As before, the hallways were gray and colorless, floor-to-ceiling bars lining them at intervals. At first, all the cells looked empty; then I noticed odd shadows within them, some of them humanoid and others not, some moving and some sitting (or otherwise being still; some of them were so shapeless it was impossible to tell). I listened, but heard nothing. It was more than a little unnerving.

We walked through several hallways like that, my escort immediately behind me with his hand gripping my shirt, until we were once again beneath the pastel “sky.” There was no elevator this time. We simply walked through halls until we came to a larger room, better lit with that sky crawling across the ceiling. As far as I could tell, we’d walked in a straight line, yet somehow arrived in one of the upper floors. Unless the roof-window-sky-whatever was on the lower floors, too.
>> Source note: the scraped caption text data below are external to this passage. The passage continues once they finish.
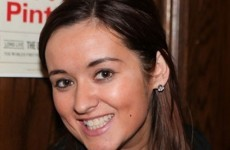 Natasha McShane case: Accused will not testify in court
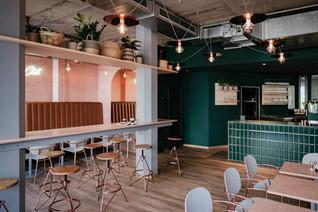 Café Mary`s Coffee by LOVA & Julia Muscheid - Alpha RKD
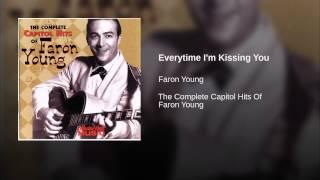 Everytime I'm Kissing You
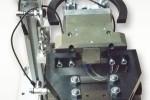 Maschinenbau ::
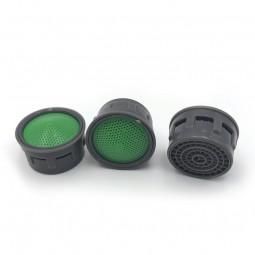 3 filtres économiseur d'eau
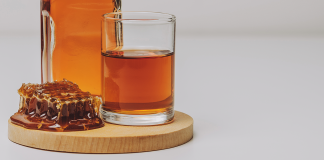 All You Need To Know About Mead Honey Wine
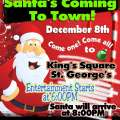 Santa Claus To Visit St George's On Dec. 8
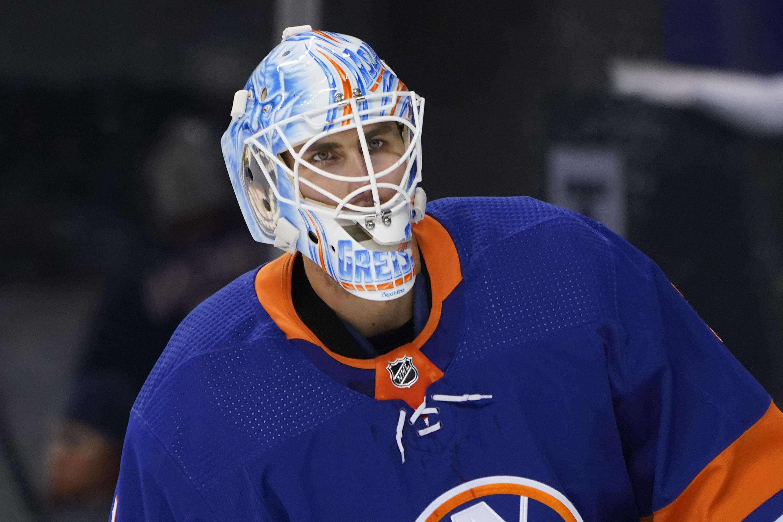 NHL: NOV 09 Panthers at Islanders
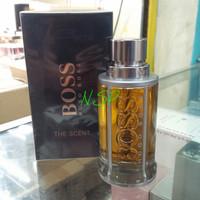 Parfum Original Eropa Hugo Boss The Scent Edt 200ml bukan Kw2an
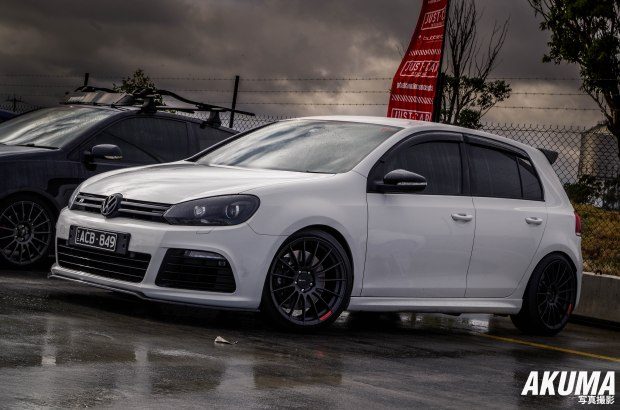 Such a clean example of a Golf! Starting to see more and more Golfs around now which is good! But this one was an eye catcher.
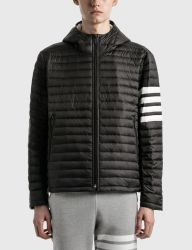 Winddicht kwaliteit Down Coat Split Button Side Stripe Quilted Jack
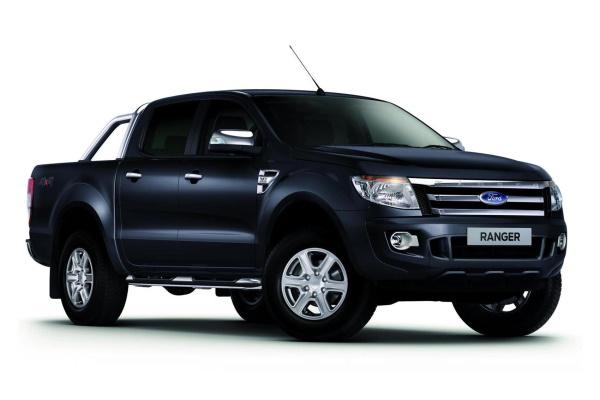 Ford Ranger III Pickup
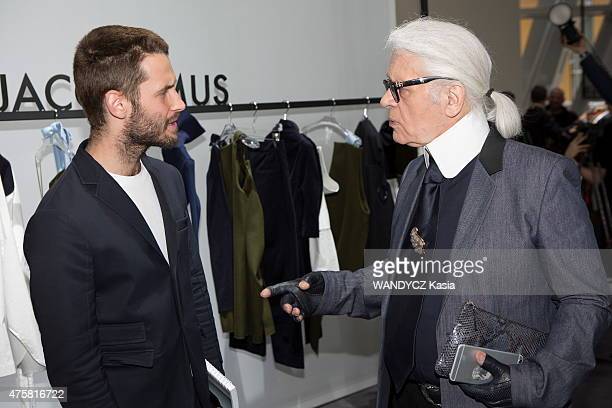 Fashion Designers Prize 2015 at the Foundation Louis Vuitton, Karl Lagerfeld and Simon Porte Jacquemus in may 22, 2015 in Paris, France.
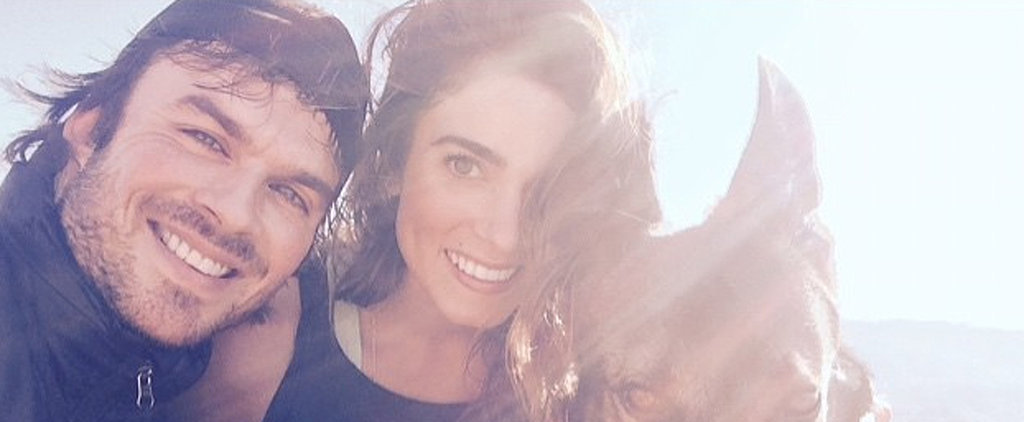 11 Snaps That Show Ian and Nikki Are Completely Head Over Heels For Each Other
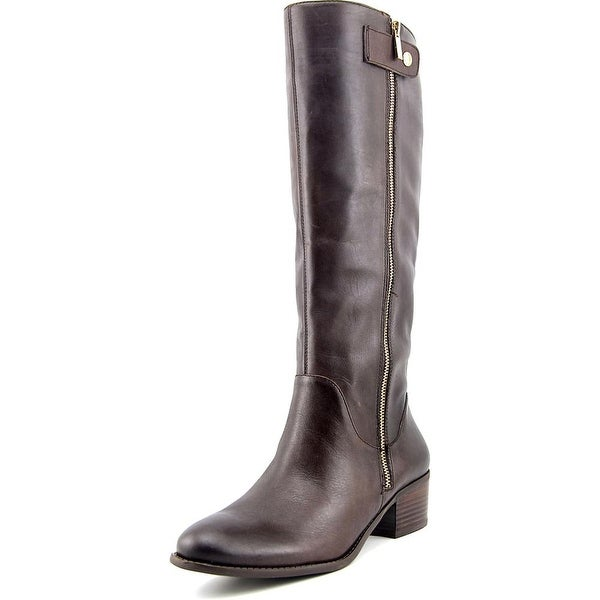Sole Society Bria Women Round Toe Leather Brown Knee High Boot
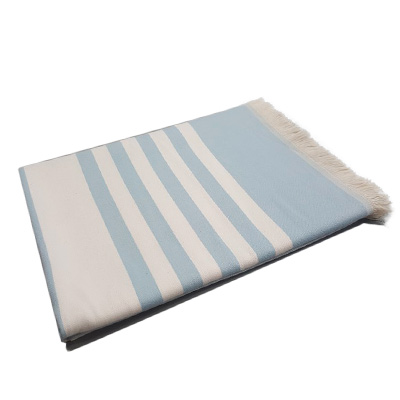 Fouta Winamax azul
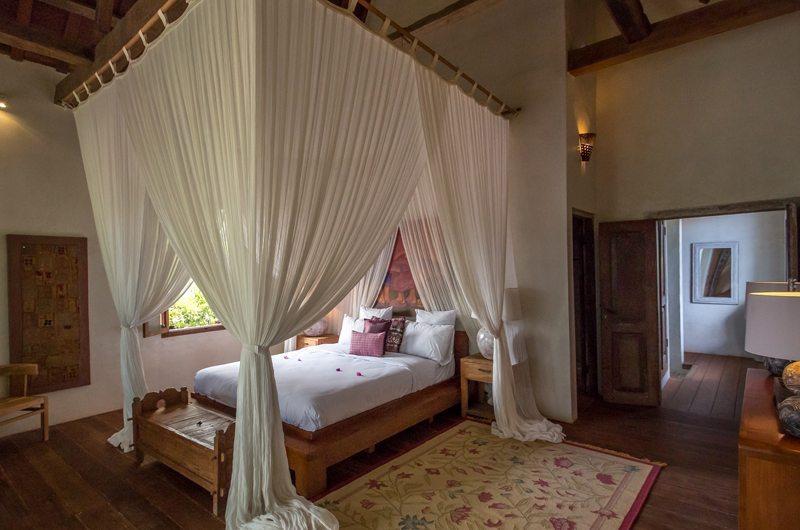 Villa Galante 576 442791724501 Bedroom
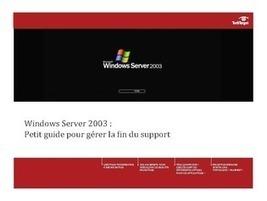 #Sécurité: #Windows Server 2003 : Petit guide pour gérer la fin du support | #Security #InfoSec #CyberSecurity #Sécurité #CyberSécurité #CyberDefence & #DevOps #DevSecOps | Scoop.it
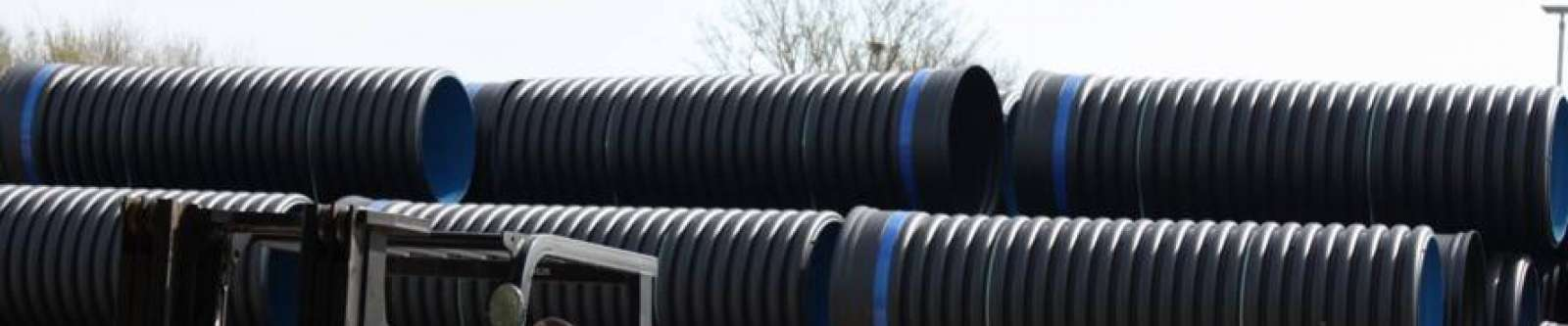 Ridgidrain Pipe System - surface water drainage
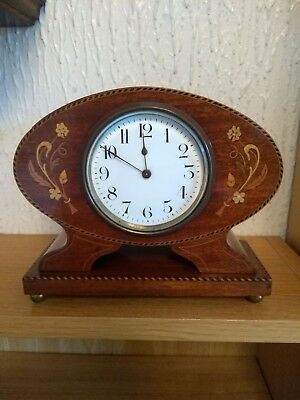 Edwardian French Inlaid Mohogany Mantel Clock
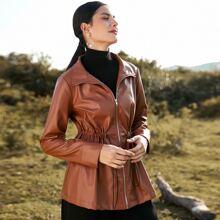 PU Leder Mantel mit Kordelzug auf Taille und Reissverschluss vorn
I wasn’t sure.

The room was empty, and I took this opportunity to look around as we walked. I’d only been able to look in one direction the last time I was here, if it was even the same area. The walls looked almost like those of a nice hotel lobby; the room was circular, the walls a rosy beige color. Artwork hung on them, abstractly pretty scenes of ships at sea, lighthouses, birds in flight. I looked down, tracing the gold lines etched into the floor until I recognized the pattern as a nautical star. The theme seemed to make perfect sense, somehow—just as something else didn’t.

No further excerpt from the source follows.